2008年3月2日日曜日

トリコロ MW-1056

 もし青野が看病にきてくれるというのなら、風邪をひくのも悪くないかも知れませんが、現実にそんな夢のような話なんてあるわけないのですから、今晩から明日にかけて、私はひとりで闘病です。いやね、インフルエンザにかかっていまして、まだ熱は出ていないのですが、そろそろ頭がくらくらしてきまして、こりゃもう確定だなあって、そんなちょい絶望気分なんです。けどそんな絶望の明日が確実であったとしても、潦が看病にきてくれるというのなら耐えられる。いや、だからそんなことはあり得ないのであって……、すいません、ちょっとくじけそうです。

メディアワークスから『トリコロ』特装版が出て、買って、読んで、久しぶりに『トリコロ』に触れたという感じがします。『トリコロ』が『きらら』を去って、『電撃大王』に電撃移籍。それからはまったく関わりを失ってきた私であったのですが、去る者は日日に疎しなんて故事成語などなんのその、こうして久しぶりに触れれば、過ぎた時は一瞬に縮まって、ああこの感じが好きなのだ、今という時間にぴたりと繋がって動き出した『トリコロ』の世界に、やっぱりよいなあと思ってしまうのであります。

『トリコロ MW-1056』、メディアワークス版『トリコロ』1巻には芳文社時代のものとそして移籍後の『トリコロ』が収録されていて、正直読むまでは不安もないではなかったのです。たとえば表紙の雰囲気とかね、あんまりに以前のものと違うと感じたものですから。ところが読めばそうした不安なんてものはきれいに払拭されて、やっぱり面白いものは面白い。物語られるものは日常と、事件とはいえないくらいのプラスアルファ。それがこんなにも面白くアレンジされてしまうというのは、やはり細部への着目と、それを全体に広げようとする練り上げのためであろうと思うのです。細かな部分への執着だけでは、きっとこれほどに読ませるものにはならないでしょう。また大きな流れを追わせるだけでは、キャラクターの個性に頼った大味なものになったかも知れません。

しかし海藍の手はその両者に伸ばされているのですね。細部は、全体そしてキャラクターを説得力持って支える力となっているし、大きな流れは、細部に支えられることによってより力を増して、あの長織という街のある世界に現実味を与え、ならばそこに暮らす八重たちにしても同じこと、ああ私の暮らしているこの世界の延長に彼女らの世界もあるのかも知れないと思わせてくれるのですね。

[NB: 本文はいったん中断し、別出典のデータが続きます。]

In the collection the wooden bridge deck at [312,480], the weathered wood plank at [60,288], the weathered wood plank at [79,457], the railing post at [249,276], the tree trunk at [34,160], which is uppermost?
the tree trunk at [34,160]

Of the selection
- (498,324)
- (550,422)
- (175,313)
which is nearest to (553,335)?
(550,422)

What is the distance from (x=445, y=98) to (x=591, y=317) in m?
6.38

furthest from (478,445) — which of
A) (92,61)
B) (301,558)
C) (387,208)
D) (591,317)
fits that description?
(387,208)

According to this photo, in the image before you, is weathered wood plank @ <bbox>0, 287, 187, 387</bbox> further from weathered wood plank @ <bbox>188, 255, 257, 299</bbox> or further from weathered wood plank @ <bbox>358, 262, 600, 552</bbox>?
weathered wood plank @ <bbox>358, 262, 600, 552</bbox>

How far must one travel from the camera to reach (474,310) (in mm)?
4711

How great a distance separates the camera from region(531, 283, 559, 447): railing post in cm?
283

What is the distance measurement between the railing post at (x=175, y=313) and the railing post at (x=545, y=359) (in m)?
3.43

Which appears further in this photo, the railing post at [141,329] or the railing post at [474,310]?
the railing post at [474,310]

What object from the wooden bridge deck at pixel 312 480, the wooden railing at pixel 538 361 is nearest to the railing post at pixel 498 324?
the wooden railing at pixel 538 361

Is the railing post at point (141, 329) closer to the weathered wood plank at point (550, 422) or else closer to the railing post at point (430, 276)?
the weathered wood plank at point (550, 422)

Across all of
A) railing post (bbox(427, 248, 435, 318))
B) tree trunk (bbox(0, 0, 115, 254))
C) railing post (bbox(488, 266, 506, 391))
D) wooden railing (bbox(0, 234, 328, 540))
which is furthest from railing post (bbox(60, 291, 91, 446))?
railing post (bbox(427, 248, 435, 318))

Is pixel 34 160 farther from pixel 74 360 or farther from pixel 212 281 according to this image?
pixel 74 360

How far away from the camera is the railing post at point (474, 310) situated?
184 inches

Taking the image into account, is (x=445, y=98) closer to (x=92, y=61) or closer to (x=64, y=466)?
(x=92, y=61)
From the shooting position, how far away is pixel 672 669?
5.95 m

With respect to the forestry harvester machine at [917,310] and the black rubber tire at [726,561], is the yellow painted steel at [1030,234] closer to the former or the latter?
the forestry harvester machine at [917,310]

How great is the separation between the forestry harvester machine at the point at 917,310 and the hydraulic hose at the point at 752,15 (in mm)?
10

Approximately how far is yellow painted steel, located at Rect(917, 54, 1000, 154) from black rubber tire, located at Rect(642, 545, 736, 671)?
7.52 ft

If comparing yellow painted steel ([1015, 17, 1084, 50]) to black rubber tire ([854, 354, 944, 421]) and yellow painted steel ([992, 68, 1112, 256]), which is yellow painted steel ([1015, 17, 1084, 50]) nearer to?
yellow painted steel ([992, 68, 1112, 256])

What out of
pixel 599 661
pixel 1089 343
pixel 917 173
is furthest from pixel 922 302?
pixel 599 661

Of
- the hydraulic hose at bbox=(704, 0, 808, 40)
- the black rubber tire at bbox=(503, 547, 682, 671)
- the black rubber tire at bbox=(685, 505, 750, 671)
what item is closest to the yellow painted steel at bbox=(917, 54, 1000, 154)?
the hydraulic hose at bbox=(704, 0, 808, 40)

それこそ手紙でも出せば届くのではないかと思えるほどに — 。

細部への耽溺、時に入り組んで組み立てられた筋立ては、わかりにくさにも繋がり、実際何度読んでもわからない、自信を持って解釈を確定させられずもやもやすることもしばしばですが、けれどそうした分を差し引いても面白さの方がはるかに大きく、そして時に物語られる情感の大きさに引き込まれるようにして、ほらたとえばあの飛行船の話、物語らないことによって物語るという妙、白眉でしたね。描かれんとする情感の大きさ、それがいいなと思うのです。そこには彼女らの喜び、驚き、感動などなど、さざめく心の動きがあって、そしてそれがたまらないのですね。

  • 海藍『トリコロ MW-1056』第1巻 (Dengeki comics EX) 東京:メディアワークス,2008年;特装版,2008年。
  • 海藍『トリコロ』第1巻 (まんがタイムきららコミックス) 東京:芳文社,2003年。
  • 海藍『トリコロ』第2巻 (まんがタイムKRコミックス) 東京:芳文社,2004年。
  • 海藍『トリコロプレミアム』(まんがタイムKRコミックス) 東京:芳文社,2004年。